> _Spatial reasoning dataset excerpts_:
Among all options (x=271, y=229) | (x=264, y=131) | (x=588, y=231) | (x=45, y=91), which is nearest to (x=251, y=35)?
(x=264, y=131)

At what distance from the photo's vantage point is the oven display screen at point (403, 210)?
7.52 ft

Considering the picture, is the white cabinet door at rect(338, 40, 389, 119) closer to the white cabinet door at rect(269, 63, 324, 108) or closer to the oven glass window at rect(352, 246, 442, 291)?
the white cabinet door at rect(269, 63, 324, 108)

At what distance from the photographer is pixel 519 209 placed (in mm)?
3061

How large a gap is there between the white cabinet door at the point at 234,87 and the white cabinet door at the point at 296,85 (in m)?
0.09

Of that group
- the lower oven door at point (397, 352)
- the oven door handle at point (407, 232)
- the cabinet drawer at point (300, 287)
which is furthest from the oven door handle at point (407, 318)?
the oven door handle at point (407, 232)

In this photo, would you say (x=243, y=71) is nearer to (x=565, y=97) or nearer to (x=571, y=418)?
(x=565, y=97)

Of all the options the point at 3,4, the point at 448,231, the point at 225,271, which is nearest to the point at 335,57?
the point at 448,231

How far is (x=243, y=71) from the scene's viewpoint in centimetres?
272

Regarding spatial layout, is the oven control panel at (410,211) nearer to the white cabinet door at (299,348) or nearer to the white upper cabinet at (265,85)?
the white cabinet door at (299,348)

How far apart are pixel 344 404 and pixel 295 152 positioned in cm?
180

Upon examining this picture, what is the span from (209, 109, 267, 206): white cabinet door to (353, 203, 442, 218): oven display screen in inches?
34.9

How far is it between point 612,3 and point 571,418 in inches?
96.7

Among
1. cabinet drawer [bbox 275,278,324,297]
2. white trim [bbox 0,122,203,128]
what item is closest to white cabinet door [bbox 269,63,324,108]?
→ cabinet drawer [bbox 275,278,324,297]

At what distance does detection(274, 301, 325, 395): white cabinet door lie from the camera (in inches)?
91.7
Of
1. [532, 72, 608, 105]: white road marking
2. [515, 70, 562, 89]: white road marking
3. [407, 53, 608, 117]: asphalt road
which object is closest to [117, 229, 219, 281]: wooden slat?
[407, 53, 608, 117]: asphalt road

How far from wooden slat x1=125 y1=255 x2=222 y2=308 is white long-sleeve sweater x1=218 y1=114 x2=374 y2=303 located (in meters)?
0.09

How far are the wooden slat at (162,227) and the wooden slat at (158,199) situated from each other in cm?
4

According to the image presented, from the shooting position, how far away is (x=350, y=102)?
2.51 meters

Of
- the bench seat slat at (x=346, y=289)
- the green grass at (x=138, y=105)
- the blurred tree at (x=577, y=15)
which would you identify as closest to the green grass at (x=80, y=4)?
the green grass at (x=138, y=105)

> _Task description_:
Return the lines from the line containing "How far apart" to the end of the entries above, exactly as they appear and with no other output.

> _Output of the exercise_:
How far apart are pixel 344 404 and pixel 295 152 positioned in cm?
180

Upon examining this picture, what is the span from (209, 109, 267, 206): white cabinet door to (353, 203, 442, 218): oven display screen in inches?
34.9

How far is it between point 612,3 and point 571,418 in inches?
96.7

Among
1. cabinet drawer [bbox 275,278,324,297]
2. white trim [bbox 0,122,203,128]
what item is closest to white cabinet door [bbox 269,63,324,108]?
→ cabinet drawer [bbox 275,278,324,297]

At what distance does detection(274, 301, 325, 395): white cabinet door lie from the camera (in inches)?
91.7
Of
1. [532, 72, 608, 105]: white road marking
2. [515, 70, 562, 89]: white road marking
3. [407, 53, 608, 117]: asphalt road
which object is closest to [117, 229, 219, 281]: wooden slat?
[407, 53, 608, 117]: asphalt road

How far from wooden slat x1=125 y1=255 x2=222 y2=308 is white long-sleeve sweater x1=218 y1=114 x2=374 y2=303 located (in meters)?
0.09

How far are the wooden slat at (162,227) and the wooden slat at (158,199) situated from each other in cm?
4

According to the image presented, from the shooting position, how far away is (x=350, y=102)?
2.51 meters

Of
- the bench seat slat at (x=346, y=289)
- the green grass at (x=138, y=105)
- the blurred tree at (x=577, y=15)
which would you identify as closest to the green grass at (x=80, y=4)?
the green grass at (x=138, y=105)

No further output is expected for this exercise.